Specimux

Dual barcode and primer demultiplexing for MinION sequenced reads

Specimux is an independent project inspired by minibar.py (originally developed by the California Academy of Sciences). While building upon core demultiplexing concepts from minibar, Specimux represents a complete reimplementation with substantial algorithmic enhancements and architectural improvements.

Specimux is designed to improve the accuracy and throughput of DNA barcode identification for multiplexed MinION sequencing data, with a primary focus on serving the fungal sequencing community. Whereas minibar.py includes several processing methods supporting a variety of barcode designs and matching regimes, specimux focuses specifically on high precision for demultiplexing dual-indexed sequences.

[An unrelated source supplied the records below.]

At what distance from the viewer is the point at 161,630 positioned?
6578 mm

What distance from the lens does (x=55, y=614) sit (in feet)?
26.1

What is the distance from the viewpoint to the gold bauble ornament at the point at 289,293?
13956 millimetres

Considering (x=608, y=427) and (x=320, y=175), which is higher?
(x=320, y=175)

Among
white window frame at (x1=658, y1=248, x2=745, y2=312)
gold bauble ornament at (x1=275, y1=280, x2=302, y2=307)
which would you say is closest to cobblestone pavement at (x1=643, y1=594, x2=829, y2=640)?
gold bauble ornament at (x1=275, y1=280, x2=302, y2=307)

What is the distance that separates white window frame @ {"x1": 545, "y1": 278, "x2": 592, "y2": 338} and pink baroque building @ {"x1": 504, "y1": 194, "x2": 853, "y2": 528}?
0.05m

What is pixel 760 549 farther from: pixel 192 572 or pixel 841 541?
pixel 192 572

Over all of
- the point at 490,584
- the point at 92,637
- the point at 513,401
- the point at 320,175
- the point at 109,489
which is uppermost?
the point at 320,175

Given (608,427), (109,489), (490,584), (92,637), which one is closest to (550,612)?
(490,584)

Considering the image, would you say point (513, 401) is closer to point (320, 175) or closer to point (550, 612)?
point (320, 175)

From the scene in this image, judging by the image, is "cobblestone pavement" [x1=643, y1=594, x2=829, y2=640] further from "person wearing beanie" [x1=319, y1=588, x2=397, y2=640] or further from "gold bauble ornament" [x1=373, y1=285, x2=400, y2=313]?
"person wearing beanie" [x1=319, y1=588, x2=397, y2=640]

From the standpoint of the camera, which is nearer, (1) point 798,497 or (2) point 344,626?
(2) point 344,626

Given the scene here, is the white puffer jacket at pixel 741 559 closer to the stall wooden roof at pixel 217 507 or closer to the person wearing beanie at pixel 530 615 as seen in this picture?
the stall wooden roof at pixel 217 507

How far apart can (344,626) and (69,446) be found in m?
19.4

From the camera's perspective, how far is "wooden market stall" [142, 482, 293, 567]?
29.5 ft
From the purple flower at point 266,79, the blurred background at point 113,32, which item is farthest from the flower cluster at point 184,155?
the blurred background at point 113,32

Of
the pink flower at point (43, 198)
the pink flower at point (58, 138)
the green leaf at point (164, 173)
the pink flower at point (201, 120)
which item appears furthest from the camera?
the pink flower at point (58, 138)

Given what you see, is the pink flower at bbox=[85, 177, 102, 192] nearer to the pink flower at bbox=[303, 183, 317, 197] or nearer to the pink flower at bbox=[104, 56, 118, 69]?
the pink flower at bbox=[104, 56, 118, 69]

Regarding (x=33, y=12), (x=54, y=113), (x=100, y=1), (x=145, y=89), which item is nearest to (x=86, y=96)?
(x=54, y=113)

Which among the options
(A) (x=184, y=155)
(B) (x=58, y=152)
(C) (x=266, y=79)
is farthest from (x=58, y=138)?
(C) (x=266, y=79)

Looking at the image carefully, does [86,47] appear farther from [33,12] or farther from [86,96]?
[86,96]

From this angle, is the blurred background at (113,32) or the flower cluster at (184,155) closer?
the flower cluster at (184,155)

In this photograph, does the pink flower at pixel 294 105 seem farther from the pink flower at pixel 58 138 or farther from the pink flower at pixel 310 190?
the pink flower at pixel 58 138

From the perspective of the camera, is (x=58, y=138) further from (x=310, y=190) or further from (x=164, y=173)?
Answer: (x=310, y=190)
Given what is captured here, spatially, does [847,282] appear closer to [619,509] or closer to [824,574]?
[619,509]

The tool was developed and tested using the Mycomap ONT037 dataset, which comprises 768 specimens and approximately 765,000 nanopore reads in FastQ format. This real-world dataset provided a robust testing ground, ensuring Specimux's capabilities align closely with the needs of contemporary fungal biodiversity research. Specimux was designed to work seamlessly with the Primary Data Analysis protocol developed by Stephen Russell [1], serving the needs of community-driven fungal DNA barcoding projects.

Installation

Option 1: Install from GitHub (Recommended)

Virtual Environment Recommended: It's strongly recommended to use a virtual environment to avoid dependency conflicts:

# Create and activate virtual environment
python3 -m venv specimux-env
source specimux-env/bin/activate  # On Windows: specimux-env\Scripts\activate

# Install latest version (includes visualization support)
pip install git+https://github.com/joshuaowalker/specimux.git

# Install with development tools
pip install "git+https://github.com/joshuaowalker/specimux.git#egg=specimux[dev]"

After installation, specimux commands are available:

specimux --version
specimux primers.fasta specimens.txt sequences.fastq -F -d

Note: Remember to activate your virtual environment (source specimux-env/bin/activate) each time you want to use specimux.

Option 2: Local Development Installation

For development or testing modifications:

# Clone the repository
git clone https://github.com/joshuaowalker/specimux.git
cd specimux

# Create virtual environment (Python 3.10+ required)
python3 -m venv venv
source venv/bin/activate  # On Windows: venv\Scripts\activate

# Install in development mode
pip install -e .

# Install with development tools
pip install -e ".[dev]"

Requirements

Python Version: Specimux requires Python 3.10 or newer, with full support for Python 3.10-3.13.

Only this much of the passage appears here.